Tuesday, April 10, 2007

PowerLine and Bulldog: Willfully Ignorant? Or Just Plain Ignorant?

For all its merits, PowerLine has some serious blind-spots, and they show clearly here: and is joined by someone called "bulldog pundit" in this place, who has the temerity to bash the Pope for pointing out that the Iraq situation ain't exactly coming up roses.

Conservative columnist Robert Novak probably dislikes Israel as much as Jimmy Carter did before Carter started hating Israel. In this column, Novak does Carter one better by suggesting that the current situation on the West Bank is worse than apartheid.

And the author manages to rattle on while ignoring Novak's point, which is prominent in the column:

Jimmy Carter raised hackles by titling his book about the Palestinian question "Peace Not Apartheid." But Palestinians allege this is worse than the former South African racial separation. Nearing the 40th anniversary of the Israeli military occupation of the West Bank, the territory has been so fragmented that a genuine Palestinian state and a "two-state solution" seem increasingly difficult

"Worse" is a matter of opinion. But Novak's opinion, 'that the "two-state solution" seem[s] increasingly difficult' is substantiated by others:

...Since at least the Six-Day War, the presence of Christians in the Middle East has been a sign of contradiction that has stood in the way of American and Israeli attempts to reduce the broad conflict there to the dualism of Judaism/Israel versus Islam/Arabs. The inconvenient reality of Middle Eastern Christianity has been a stumbling block to remaking the Middle East in a particular ideological image.

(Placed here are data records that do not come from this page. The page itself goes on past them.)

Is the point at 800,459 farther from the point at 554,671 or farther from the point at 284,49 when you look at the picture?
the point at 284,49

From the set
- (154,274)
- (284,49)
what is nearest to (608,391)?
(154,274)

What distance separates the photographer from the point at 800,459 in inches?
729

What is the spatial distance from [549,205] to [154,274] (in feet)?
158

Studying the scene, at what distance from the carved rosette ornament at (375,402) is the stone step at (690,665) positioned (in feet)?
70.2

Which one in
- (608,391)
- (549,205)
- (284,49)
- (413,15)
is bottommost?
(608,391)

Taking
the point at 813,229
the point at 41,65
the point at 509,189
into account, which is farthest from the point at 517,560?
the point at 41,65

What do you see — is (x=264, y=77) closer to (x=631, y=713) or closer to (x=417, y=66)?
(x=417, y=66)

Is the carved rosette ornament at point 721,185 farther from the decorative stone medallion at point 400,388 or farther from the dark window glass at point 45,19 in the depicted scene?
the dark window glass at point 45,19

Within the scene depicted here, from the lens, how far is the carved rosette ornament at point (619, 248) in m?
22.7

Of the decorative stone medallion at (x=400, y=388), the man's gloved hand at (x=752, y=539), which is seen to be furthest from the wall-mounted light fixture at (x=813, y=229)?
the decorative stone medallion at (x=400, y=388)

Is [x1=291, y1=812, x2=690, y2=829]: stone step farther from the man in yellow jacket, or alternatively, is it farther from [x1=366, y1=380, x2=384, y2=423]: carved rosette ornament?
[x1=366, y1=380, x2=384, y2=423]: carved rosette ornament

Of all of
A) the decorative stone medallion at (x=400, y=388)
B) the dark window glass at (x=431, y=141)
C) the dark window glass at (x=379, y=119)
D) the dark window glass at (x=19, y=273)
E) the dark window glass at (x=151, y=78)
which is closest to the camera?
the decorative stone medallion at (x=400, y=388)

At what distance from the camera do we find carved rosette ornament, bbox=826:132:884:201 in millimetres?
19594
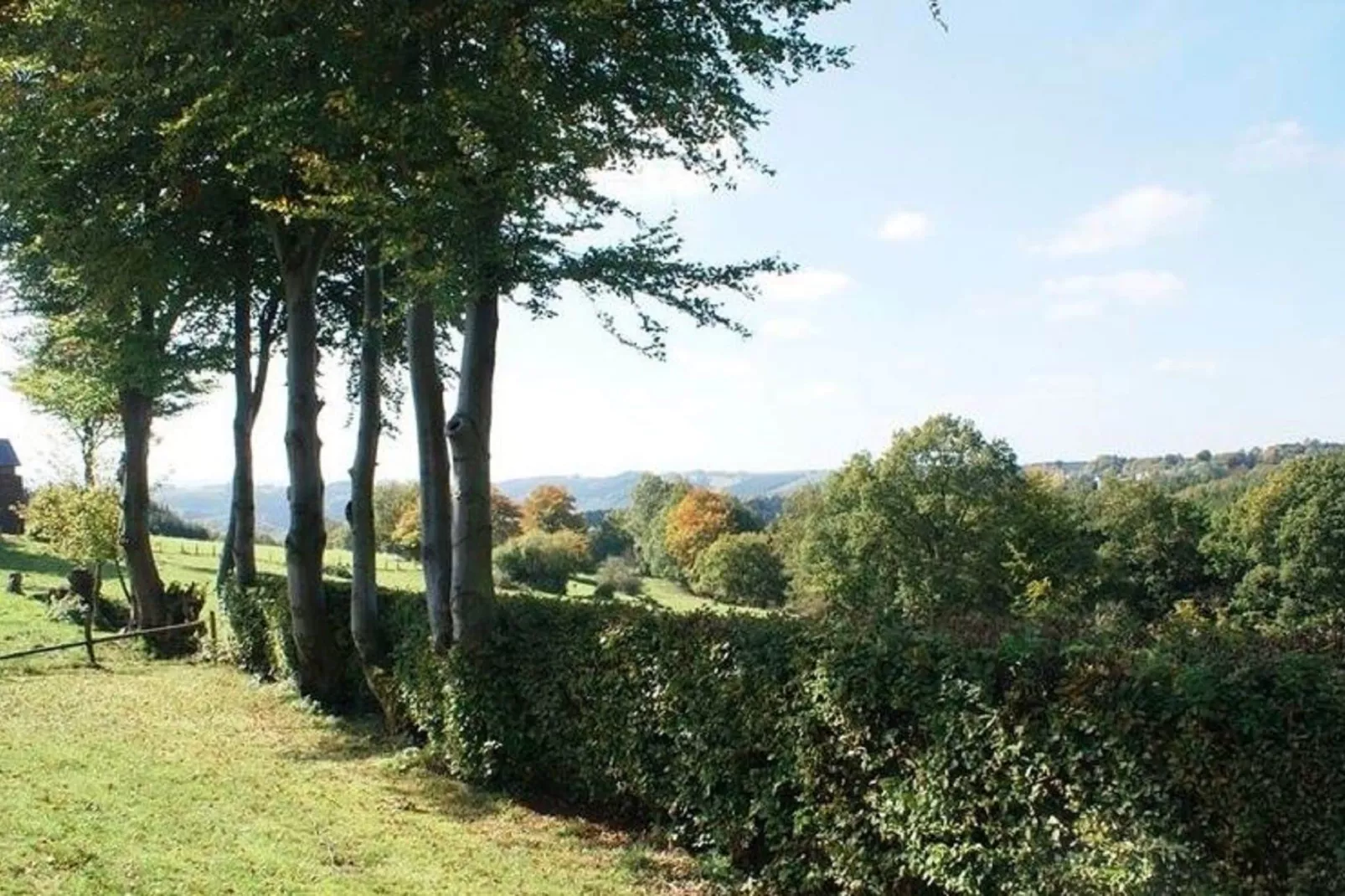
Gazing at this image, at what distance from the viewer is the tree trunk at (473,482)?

I started to write the “irreducible” (instead of “inconvenient") “reality of Middle Eastern Christianity,” but, unfortunately, it is not so. By acting as if they were dealing only with Muslims, both the United States and Israel have helped to change the demographic reality in the Middle East. Palestinian Christians have left in droves. Much of the Maronite population is now in the United States (and there was another massive influx after the bombing last summer). The Chaldean and Assyrian Christians in Iraq have, as Wayne Allensworth predicted in Chronicles before the war, largely fled the country.

These Christians, who used to act as leaven, politically and spiritually, in a troubled region can no longer do so. And so the ideological description of the conflict as the dualism of Judaism/Israel versus Islam/Arabs has gone from an inaccurate reduction of reality to something more than a half-truth today.

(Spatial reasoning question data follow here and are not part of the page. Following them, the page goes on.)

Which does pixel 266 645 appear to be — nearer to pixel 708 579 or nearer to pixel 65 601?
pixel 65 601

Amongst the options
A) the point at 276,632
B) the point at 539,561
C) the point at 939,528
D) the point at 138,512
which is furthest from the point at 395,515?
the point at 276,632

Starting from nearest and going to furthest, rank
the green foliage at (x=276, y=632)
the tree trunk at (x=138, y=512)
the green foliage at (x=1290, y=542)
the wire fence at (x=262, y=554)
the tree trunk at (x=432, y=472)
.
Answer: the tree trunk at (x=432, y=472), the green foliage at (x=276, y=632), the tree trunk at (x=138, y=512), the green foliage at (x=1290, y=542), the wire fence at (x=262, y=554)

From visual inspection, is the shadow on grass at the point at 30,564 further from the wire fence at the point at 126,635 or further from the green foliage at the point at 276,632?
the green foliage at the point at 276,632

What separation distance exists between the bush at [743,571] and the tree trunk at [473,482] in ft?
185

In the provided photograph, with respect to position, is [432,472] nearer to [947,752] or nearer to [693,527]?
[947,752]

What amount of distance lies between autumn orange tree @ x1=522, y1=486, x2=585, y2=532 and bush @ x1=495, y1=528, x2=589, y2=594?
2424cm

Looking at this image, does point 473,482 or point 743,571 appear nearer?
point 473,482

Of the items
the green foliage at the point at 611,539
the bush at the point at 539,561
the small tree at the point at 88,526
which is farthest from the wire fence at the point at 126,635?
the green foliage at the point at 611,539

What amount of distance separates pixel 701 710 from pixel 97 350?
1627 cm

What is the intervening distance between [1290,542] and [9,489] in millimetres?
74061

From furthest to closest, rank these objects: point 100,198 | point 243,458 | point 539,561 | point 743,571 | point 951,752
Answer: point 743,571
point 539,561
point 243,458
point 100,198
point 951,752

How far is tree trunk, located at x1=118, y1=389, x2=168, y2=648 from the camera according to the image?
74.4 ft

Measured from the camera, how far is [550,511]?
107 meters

The Chrisians are also fleeing Lebanon.

If someone actually wanted to create a war-zone in the Middle East, this scenario couldn't be bettered. Removing Christians (read: Catholics) from the area will make it a two-party system, without the moderating/brokerage influence of the third.

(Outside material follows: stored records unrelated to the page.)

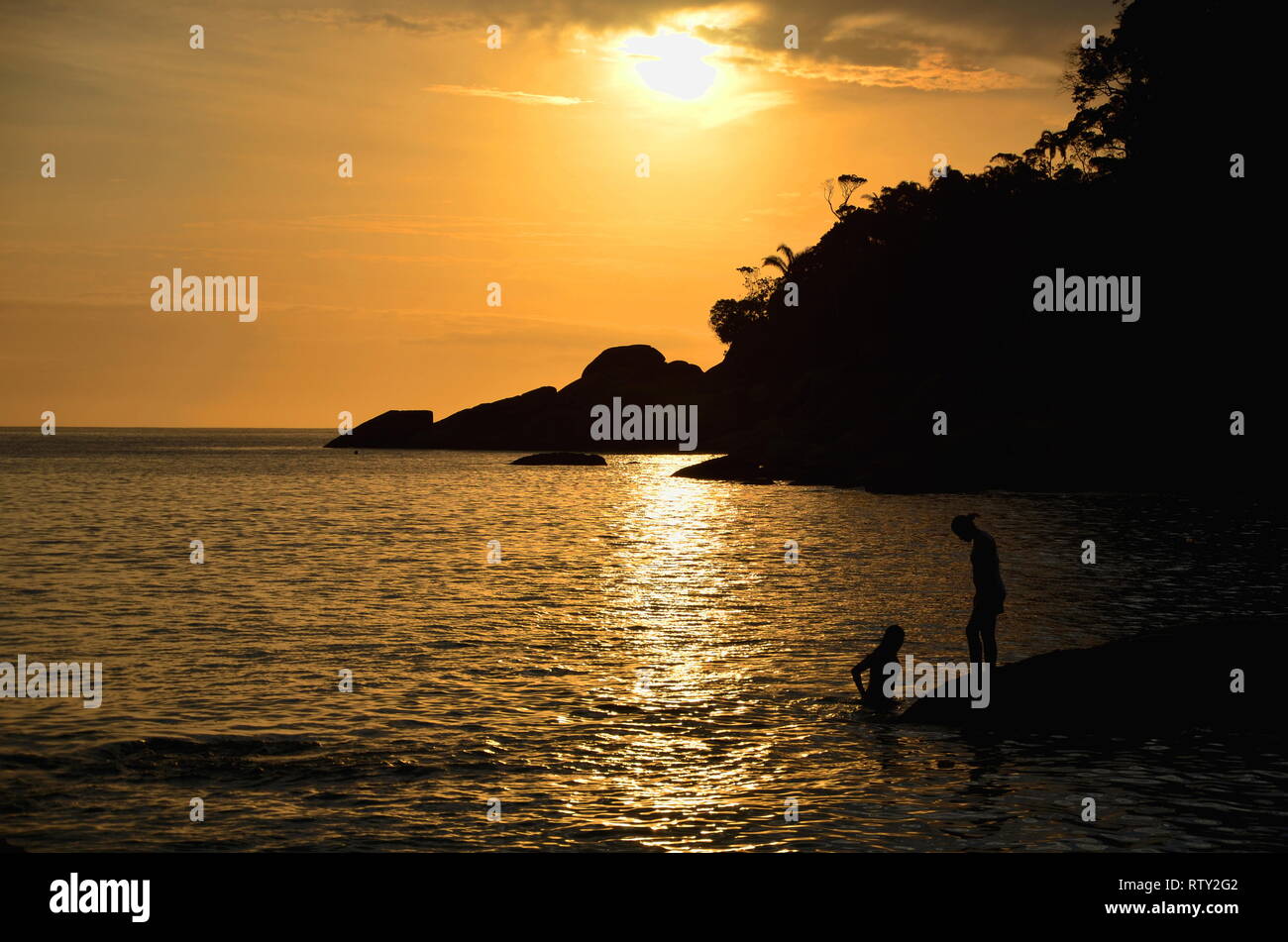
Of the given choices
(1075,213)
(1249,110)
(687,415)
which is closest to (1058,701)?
(1249,110)

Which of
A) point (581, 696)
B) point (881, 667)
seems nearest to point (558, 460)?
point (581, 696)

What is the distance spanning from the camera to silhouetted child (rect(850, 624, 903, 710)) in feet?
55.2

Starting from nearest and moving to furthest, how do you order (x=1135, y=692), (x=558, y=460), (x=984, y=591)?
(x=1135, y=692)
(x=984, y=591)
(x=558, y=460)

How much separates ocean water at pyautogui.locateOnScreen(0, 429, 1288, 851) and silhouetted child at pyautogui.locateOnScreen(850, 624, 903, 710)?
445mm

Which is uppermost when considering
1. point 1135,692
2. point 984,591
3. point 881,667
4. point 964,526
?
point 964,526

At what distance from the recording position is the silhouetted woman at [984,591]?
16859 millimetres

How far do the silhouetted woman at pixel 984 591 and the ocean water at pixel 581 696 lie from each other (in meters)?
1.95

Catholics in the Middle East are roughly analagous to the "moderates" who are sought by both Republicans and Democrats in elections--the 'non-aligned,' as it were.

Pretending that there are only Jews and Arabs in the Middle East is like pretending that there are only two parties in the United States. Useful as a caricature, but hardly a demonstration of intelligence.

And bashing the Pope demonstrates an arrogance which is profound. Most people know that the Pope's views are fed by significant on-the-ground intelligence sources (the people, priests, and Bishops of the area.) It is often dangerous to presume that one has more knowledge than the Pope--or that the Pope has less knowledge than, say, the CIA.